:: Source passage ::
--------
Fix the system. That would seem to be the obvious answer to Fox's American Idol phone troubles.

Conveniently last week—the same week B&C revealed the show's voting woes—Fox declared it will give viewers additional phone numbers and expand its voting window to four hours for the finale of American Idol.
The goal is to ease the traffic burden of overtaxed lines. That was a good first step.

Even more should be done before the next go-round, which won't be until January. If it is within Fox's power to prevent it, there must be neither the perception nor the reality that the game can be manipulated.

Yet we were stunned by the pent-up frustration unleashed by our story. It seems millions of calls weren't getting through. Fox says the problem was local and the national network has not been taxed.

But clearly, the patience of loyal fans has been taxed, and that should be enough for the network to start taking steps to address those concerns rather than trying to shoot the messengers, text or otherwise. Viewer loyalty is hard to build and tough to maintain.

Frankly, shows that deal with real people pose real problems different from tough salary negotiations with sitcom stars. Making good reality policy is something that is imperative for all networks, given that reality has come to dominate TV schedules as never before. American Idol now touches viewers' hearts. They should not be led to believe Fox is trying to slap their intelligence.
--------
:: Data excerpt ::
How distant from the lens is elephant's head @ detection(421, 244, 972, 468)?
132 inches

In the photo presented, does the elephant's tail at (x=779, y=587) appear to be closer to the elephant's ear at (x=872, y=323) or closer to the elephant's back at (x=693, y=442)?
--------
:: Your task ::
Continue the passage about Fox's American Idol phone-voting troubles, starting after its final sentence.

:: The result ::
With AT&T one of the show's sponsors, Fox needs to go out of its way to avoid the appearance that it could be in cahoots with the phone company to drive as many calls as possible, whether or not they get through.

We don't believe that is the case, but it's not about what we believe, it's about what viewers, or potentially regulators, believe. Complaints have been made to the FCC. We all know what can happen next, whether or not the claims have merit.

Fox defended the accuracy of its vote count last week and reiterated its measures to keep monitoring its system carefully. But it's still talking only about the votes that actually get through. Among things that Fox isn't doing

to make it easier to cast that ballot is, say, online voting, or limiting votes to one to a customer, although we understand both have been considered.

The issues go beyond simply frustrated dialers. The technological problems to date have resulted in charges of racism, as well as the TV game show's worst nightmare: the f-word, |or "fix."

For whatever reason, the system is sufficiently flawed to raise concerns that it could be manipulated by online gamblers or simply by technologically savvy fans. Fox needs to go those extra few miles to make sure that doesn't happen.

To us, that seems like an easy call.